On his side, the Mongolian Prime Minister stated clearly that the ongoing situation in Ukraine will not represent a hurdle for the project to be initiated and that the feasibility study for the project has been completed. Moreover, he declared that his country was not pressured by the Russian giant Gazprom to reach the above mentioned agreement. This deal again shows the pragmatism of Mongolia's foreign policy despite the longstanding problems with China. These concerns mainly the Mongolian minority inhabiting the northern Chinese region of Inner Mongolia, subjected to harsh discrimination policies. Recent events, like Beijing's 2020 decision to abolish the Mongolian language from the area, caused several protests from the Mongolian minority but sparked a much milder reaction from the Mongolian government.
Concerning the war in Ukraine, the Mongolian government opted for prudence. The government abstained from voting during the UN session, and the Mongolian People's Party's ruling party showed some proximity with the party United Russia by adopting its guidelines and indications. The country recently participated in the Russian-led military drills, Vostok 2022. The military exercises were held in Siberia, the Far Eastern Federal District, the Sea of Okhotsk, and Japan. China, along with Russia, was one of the prominent participants in this endeavour. Although Ukraine showed its disappointment toward this general pro-Russian attitude, it is easy to understand the reasons behind Ulan-Baatar's stance.

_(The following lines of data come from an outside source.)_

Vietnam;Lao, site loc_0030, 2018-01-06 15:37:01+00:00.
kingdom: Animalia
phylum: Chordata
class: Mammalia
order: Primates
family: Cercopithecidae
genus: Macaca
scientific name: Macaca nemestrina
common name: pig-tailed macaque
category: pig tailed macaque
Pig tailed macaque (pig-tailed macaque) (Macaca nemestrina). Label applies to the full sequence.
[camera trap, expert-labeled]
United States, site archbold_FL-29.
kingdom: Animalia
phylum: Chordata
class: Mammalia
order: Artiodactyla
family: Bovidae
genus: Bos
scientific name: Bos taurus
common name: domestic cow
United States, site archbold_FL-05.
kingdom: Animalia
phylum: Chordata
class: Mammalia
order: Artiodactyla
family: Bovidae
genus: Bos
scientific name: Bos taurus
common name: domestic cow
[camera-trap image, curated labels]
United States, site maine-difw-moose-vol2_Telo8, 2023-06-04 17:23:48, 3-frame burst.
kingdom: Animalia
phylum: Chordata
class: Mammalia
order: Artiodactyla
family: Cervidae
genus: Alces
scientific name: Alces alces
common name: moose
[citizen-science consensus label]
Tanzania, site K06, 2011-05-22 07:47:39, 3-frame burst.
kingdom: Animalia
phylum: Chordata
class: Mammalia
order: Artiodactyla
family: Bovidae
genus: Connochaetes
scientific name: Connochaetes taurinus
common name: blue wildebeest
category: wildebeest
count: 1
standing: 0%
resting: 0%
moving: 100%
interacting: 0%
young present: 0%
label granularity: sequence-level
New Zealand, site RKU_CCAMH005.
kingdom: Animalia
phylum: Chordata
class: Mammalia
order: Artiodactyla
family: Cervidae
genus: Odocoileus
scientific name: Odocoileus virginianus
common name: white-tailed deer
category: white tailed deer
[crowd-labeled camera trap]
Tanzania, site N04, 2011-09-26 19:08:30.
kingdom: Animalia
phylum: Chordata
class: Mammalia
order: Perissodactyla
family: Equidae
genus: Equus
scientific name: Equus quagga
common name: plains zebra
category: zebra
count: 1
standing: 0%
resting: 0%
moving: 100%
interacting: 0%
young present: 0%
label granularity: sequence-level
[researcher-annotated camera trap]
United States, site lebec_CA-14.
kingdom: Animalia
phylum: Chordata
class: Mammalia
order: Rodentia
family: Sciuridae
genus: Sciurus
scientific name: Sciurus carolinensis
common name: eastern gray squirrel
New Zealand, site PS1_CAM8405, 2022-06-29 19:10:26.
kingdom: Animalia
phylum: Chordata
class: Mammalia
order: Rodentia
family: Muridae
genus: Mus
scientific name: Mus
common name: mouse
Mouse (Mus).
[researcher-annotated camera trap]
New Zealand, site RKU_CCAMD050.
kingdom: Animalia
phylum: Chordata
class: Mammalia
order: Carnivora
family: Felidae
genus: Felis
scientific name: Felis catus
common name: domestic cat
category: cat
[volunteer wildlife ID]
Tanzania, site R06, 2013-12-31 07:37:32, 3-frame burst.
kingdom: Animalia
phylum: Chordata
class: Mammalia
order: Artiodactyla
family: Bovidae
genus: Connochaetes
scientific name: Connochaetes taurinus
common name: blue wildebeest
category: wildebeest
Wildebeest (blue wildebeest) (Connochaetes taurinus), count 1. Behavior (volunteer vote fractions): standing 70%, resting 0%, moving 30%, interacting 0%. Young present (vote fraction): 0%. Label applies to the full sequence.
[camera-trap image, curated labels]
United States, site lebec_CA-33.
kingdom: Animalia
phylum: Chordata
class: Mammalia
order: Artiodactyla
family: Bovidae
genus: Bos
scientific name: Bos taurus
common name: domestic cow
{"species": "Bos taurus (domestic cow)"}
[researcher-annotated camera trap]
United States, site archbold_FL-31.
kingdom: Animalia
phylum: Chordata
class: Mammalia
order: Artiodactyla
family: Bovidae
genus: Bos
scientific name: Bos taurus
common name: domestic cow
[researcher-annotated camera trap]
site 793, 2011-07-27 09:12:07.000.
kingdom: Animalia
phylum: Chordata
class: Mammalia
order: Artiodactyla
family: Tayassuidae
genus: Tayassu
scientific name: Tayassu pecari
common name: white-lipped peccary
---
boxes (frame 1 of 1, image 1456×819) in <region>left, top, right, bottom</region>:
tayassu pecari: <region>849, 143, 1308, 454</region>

Although projects like Power of Siberia 2 have the great potential to turn Mongolia into an essential player in the region, bridging China and Russia, the fact remains that Ulan-Baatar's margin of action is objectively restricted. Pragmatism and neutrality vis-a-vis China and Russia seem to be the only reasonable approaches for a country not at all blessed by geography. This immense and sparsely populated state is sandwiched between two authoritarian rule-based giants and has no outlet to the sea. Notwithstanding the unfavourable location as well as the political orientation of its neighbours, Ulan-Baatar managed to establish a sound democratic system. Consequently, if balancing is just an option for some countries, this option becomes a necessity for Mongolia.
In this light, refusing Gazprom's proposal, or any other project suggested by the powerful neighbour, would not be wise, at least politically and strategically speaking. Notwithstanding the democratic character of Mongolian politics, the traditional satellite position is not easy to relinquish. The positive side, though, is that, economically, the ambitious project is undoubtedly a breath of fresh air for a country unable to diversify its economy and hit by the pandemic and the subsequent border closure with China.